Textauszug:
════

Muss das Auto dreckig bleiben? Tankstellen wehren sich gegen Waschverbot am Sonntag

Wer sich am Sonntag ein frisch gewaschenes Auto wünscht, hat in vielen Bundesländern schlechte Karten. Auch für automatisch arbeitende Waschanlagen ohne Personal gilt dort Feiertagsruhe. Sehr zum Ärger der Tankstellenbetreiber.
Unterbodenwäsche, Felgenreinigung und Hochglanzpolitur: Wenn es um Autopflege geht, machen viele Tankstellenkunden keine Kompromisse. "Die Autowäsche ist innerhalb der Tankstelle das rentabelste Geschäft überhaupt", berichtet Herbert Rabl, Sprecher des Interessenverbands der Tankstellenbetreiber. "Die Leute sind locker bereit, alle ein bis zwei Wochen neun bis 18 Euro für eine Autowäsche auszugeben", sagt Rabl.
Auf die zusätzlichen Einnahmen seien viele Tankstellenpächter dringend angewiesen, da sie mit dem reinen Spritverkauf nur 20 Prozent ihres Verdienstes erwirtschaften könnten. Doch die Verdienstchancen sind in Deutschland nach Auffassung der Tankstellenbetreiber regional unterschiedlich verteilt. Nur in der Hälfte der deutschen Bundesländer und Stadtstaaten ist die automatische Autowäsche auch am Feiertag grundsätzlich möglich. In sechs Bundesländern drohen dagegen sogar Bußgelder.
Sonntags in die Waschanlage – wo ist das möglich?

════

Vorliegende Daten:
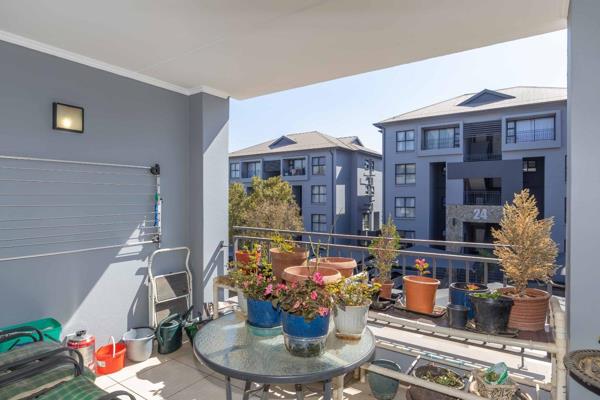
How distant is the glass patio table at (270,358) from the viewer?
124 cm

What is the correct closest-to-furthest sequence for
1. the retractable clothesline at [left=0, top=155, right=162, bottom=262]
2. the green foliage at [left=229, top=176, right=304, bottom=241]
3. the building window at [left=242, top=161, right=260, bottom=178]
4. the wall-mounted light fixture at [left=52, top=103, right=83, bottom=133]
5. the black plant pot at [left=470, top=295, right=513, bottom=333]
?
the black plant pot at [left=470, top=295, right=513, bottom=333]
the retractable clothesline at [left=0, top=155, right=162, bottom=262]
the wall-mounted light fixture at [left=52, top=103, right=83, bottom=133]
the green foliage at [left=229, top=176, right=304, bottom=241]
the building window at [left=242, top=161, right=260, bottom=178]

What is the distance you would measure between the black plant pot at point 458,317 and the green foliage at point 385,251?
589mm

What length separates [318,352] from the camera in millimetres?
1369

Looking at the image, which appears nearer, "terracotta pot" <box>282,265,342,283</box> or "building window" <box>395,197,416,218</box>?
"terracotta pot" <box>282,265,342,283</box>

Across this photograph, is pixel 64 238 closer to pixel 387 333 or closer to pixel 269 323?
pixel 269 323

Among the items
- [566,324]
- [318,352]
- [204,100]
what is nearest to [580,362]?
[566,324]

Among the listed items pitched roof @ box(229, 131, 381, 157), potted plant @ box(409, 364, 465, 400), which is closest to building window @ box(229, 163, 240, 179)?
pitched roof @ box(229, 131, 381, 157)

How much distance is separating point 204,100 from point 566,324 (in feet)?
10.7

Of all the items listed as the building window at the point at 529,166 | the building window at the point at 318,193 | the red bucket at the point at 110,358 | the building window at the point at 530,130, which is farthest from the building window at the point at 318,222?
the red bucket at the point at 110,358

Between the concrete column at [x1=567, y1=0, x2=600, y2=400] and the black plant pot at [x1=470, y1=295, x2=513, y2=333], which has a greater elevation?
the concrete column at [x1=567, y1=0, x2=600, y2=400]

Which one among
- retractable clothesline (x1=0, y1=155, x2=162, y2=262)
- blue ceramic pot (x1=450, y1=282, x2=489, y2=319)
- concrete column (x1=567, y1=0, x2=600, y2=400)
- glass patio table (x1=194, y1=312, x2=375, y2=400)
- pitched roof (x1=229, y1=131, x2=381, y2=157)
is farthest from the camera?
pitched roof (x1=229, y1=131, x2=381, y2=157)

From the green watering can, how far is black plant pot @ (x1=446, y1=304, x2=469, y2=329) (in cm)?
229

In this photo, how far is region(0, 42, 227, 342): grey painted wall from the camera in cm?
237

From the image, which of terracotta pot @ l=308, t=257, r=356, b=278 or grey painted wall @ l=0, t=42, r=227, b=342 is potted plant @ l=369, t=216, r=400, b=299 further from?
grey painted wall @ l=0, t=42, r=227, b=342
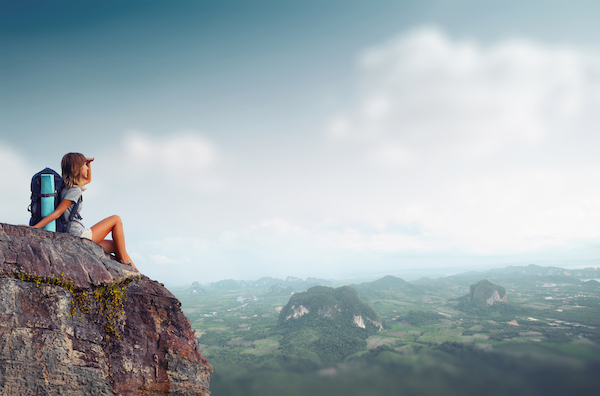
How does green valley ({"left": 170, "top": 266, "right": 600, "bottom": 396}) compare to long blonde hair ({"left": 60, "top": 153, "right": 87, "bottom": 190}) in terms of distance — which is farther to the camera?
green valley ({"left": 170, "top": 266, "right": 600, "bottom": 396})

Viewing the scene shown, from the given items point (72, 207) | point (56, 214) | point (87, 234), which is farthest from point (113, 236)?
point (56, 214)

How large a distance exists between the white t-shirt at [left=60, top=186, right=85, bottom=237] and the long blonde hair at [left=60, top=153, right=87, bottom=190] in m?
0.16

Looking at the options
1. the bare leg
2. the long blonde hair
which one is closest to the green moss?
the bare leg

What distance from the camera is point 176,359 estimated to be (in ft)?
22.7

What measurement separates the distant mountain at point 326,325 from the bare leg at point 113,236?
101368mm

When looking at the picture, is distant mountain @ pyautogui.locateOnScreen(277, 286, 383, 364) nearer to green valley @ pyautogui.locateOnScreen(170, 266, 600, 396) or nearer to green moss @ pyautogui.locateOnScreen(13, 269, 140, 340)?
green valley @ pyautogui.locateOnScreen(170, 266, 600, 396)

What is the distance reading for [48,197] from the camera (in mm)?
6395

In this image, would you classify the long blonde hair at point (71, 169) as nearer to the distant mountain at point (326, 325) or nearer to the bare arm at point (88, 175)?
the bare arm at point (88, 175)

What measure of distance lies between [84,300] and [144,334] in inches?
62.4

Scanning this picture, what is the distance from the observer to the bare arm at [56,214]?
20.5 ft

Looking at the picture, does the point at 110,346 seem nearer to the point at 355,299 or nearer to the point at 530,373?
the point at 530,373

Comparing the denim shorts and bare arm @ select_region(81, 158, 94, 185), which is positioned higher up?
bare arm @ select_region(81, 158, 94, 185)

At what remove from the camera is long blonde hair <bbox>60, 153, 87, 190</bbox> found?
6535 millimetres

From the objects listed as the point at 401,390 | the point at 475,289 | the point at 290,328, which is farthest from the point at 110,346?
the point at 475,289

════

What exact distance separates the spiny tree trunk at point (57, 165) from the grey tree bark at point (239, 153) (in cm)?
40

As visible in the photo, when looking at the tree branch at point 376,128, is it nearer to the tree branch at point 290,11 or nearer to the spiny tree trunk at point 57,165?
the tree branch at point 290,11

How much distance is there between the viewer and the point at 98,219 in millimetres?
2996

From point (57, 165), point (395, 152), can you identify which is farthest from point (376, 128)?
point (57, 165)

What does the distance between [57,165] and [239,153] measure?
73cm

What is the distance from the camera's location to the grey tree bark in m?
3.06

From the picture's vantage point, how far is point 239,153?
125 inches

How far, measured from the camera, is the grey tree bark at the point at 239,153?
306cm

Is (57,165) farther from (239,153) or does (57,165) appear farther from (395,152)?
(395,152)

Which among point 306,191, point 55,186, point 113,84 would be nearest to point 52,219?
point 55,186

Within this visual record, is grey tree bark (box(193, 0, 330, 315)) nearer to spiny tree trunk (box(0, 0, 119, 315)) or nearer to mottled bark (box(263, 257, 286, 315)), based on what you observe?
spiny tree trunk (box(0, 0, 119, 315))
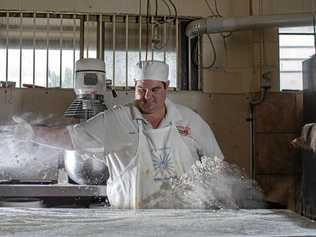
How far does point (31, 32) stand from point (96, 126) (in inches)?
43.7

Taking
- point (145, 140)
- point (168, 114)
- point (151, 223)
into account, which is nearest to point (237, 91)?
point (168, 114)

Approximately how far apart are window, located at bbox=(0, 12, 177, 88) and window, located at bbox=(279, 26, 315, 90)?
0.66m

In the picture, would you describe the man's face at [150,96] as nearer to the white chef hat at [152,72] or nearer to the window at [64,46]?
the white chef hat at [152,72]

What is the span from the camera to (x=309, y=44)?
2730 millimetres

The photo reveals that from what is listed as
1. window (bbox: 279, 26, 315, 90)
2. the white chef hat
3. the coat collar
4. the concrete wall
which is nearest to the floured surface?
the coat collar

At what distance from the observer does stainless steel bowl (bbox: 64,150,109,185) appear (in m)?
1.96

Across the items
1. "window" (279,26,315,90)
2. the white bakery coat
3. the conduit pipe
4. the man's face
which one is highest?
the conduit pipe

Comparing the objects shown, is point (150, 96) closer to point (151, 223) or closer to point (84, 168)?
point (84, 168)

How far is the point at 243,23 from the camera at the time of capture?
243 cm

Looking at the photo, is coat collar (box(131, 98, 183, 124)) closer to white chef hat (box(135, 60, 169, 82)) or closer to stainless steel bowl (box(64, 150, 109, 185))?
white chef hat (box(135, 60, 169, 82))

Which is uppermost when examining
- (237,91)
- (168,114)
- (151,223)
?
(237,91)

════

Zu erledigende Aufgaben:
(A) Wie viel Prozent ihres Verdienstes erwirtschaften Tankstellenpächter laut dem Artikel über das Waschverbot am Sonntag mit dem reinen Spritverkauf?
(B) Welche Leistungen der Autopflege nennt der Artikel über das Waschverbot am Sonntag, bei denen viele Tankstellenkunden keine Kompromisse machen? Zähle alle auf.
(C) Schreibe den Artikel über das Waschverbot am Sonntag im Anschluss an seine letzte Zwischenüberschrift weiter.

Antworten je Aufgabe:
(A) Nur 20 Prozent.

(B) Unterbodenwäsche, Felgenreinigung und Hochglanzpolitur.

(C)
Außer in Nordrhein-Westfalen stehen Kunden am Sonntag bei der Suche nach einer Autowäsche auch in folgenden Bundesländern vor verschlossenen Toren:
- Niedersachsen
- Bremen
- Rheinland-Pfalz
- Baden-Württemberg
- Saarland
Bei Ausnahmen droht dem Betreiber hier sogar ein Bußgeld. Keine Sonntagsruhe kennen hingegen Waschanlagen in diesen Bundesländern:
In Hessen und Bayern sind die Kommunen für die örtliche Regelung zuständig. Die Genehmigung werde in der Regel erteilt, nur in Ausnahmefällen müsse die Waschanlage während der Gottesdienstzeiten am Sonntagvormittag ruhen, um die Gläubigen nicht vom Kirchgang abzuhalten, berichtet Rabl. Europaweit sei das deutsche Sonntagswaschverbot ohnehin ein "Kuriosum", meint der Tankstellen-Lobbyist.
NRW befürchtet "Waschtourismus" und startet Umfrage
Der Tankstellenverband, in dem etwa 1.200 der bundesweit 14.000 Tankstellenbetriebe organisiert sind, formiert derzeit in Nordrhein-Westfalen den Widerstand gegen das Sonntagsverbot. Die betroffenen Tankstellenbetreiber sehen sich benachteiligt und fürchten einen "Waschtourismus" in verbotsfreie Bundesländer.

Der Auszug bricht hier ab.